Stored data
####
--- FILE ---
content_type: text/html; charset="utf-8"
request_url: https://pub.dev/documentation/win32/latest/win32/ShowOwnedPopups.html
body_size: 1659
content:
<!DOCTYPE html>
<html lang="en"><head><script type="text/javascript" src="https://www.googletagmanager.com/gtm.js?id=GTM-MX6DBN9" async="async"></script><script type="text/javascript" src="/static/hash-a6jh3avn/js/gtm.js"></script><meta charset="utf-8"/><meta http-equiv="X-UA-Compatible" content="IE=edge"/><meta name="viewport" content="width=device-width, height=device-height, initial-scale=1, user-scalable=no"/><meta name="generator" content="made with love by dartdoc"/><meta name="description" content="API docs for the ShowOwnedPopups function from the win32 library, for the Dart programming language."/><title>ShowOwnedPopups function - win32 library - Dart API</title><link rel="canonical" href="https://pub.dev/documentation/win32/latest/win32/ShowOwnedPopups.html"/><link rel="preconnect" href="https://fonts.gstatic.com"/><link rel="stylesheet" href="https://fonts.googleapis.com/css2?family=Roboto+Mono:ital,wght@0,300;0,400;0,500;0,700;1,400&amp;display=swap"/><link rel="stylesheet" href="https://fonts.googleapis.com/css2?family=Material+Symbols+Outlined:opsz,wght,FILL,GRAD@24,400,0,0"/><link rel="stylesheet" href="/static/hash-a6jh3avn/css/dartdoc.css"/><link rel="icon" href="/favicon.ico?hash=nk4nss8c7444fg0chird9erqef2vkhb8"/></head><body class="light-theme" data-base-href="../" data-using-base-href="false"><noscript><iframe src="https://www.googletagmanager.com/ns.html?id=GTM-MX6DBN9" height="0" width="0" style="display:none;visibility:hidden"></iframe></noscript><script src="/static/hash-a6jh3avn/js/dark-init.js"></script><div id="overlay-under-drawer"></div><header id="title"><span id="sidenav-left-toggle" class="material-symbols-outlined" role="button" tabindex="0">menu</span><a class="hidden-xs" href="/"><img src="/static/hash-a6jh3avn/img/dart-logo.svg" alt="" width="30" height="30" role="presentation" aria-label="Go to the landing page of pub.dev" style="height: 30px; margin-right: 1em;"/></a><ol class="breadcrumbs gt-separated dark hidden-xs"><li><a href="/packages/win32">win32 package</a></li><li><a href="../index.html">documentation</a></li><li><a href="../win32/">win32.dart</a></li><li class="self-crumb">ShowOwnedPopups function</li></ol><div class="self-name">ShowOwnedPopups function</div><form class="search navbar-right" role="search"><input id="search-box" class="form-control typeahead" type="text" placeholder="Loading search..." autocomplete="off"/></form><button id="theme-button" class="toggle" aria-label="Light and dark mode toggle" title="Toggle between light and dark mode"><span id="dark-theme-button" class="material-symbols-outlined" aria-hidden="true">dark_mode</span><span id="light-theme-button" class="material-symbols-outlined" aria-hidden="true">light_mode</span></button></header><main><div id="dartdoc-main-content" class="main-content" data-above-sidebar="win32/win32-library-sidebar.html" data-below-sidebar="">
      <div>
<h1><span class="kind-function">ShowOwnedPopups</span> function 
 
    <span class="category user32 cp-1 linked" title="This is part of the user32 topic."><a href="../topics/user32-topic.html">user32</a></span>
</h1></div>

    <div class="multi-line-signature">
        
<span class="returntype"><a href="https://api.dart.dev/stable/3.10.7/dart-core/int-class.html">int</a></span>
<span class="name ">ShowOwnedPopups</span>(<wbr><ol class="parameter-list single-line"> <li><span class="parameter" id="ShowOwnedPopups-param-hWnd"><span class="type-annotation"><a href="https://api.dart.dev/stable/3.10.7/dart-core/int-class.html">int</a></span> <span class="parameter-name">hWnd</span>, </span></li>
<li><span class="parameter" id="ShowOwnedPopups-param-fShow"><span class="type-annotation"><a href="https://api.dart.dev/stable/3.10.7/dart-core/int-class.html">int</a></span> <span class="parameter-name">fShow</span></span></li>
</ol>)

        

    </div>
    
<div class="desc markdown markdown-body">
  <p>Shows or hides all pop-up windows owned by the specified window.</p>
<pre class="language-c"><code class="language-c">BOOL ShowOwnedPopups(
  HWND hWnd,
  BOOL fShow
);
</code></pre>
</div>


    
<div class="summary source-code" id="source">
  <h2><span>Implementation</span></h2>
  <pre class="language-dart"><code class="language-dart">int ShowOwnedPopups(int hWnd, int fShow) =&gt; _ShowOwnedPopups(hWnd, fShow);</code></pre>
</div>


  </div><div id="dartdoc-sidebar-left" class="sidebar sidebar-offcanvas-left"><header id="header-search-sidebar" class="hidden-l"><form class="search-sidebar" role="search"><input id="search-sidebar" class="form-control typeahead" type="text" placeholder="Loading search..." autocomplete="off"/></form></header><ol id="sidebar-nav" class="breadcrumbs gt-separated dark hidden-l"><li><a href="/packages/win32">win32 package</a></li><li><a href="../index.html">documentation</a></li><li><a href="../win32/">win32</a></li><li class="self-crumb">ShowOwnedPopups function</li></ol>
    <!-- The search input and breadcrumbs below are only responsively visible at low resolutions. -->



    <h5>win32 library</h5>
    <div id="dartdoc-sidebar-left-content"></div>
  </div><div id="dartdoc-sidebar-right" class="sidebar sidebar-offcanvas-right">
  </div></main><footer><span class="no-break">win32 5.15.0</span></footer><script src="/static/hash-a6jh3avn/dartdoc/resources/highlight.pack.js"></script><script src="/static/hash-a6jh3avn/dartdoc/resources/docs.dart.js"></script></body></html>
####
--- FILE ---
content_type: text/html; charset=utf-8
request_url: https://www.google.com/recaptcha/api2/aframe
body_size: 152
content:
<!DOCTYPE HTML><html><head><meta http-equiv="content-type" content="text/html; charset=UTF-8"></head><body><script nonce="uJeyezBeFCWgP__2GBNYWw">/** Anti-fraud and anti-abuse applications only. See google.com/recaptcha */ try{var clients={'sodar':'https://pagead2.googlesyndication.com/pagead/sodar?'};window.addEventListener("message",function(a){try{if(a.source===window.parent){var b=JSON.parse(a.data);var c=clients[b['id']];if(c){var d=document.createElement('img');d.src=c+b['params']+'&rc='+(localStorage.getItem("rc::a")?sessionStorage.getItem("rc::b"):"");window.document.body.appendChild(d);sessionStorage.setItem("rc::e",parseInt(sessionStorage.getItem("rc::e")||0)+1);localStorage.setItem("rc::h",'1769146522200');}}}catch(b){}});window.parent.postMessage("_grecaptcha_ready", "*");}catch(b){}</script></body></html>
####
Pull every line with the word "code" from the data.

* RESULT
<pre class="language-c"><code class="language-c">BOOL ShowOwnedPopups(
</code></pre>
<div class="summary source-code" id="source">
  <pre class="language-dart"><code class="language-dart">int ShowOwnedPopups(int hWnd, int fShow) =&gt; _ShowOwnedPopups(hWnd, fShow);</code></pre>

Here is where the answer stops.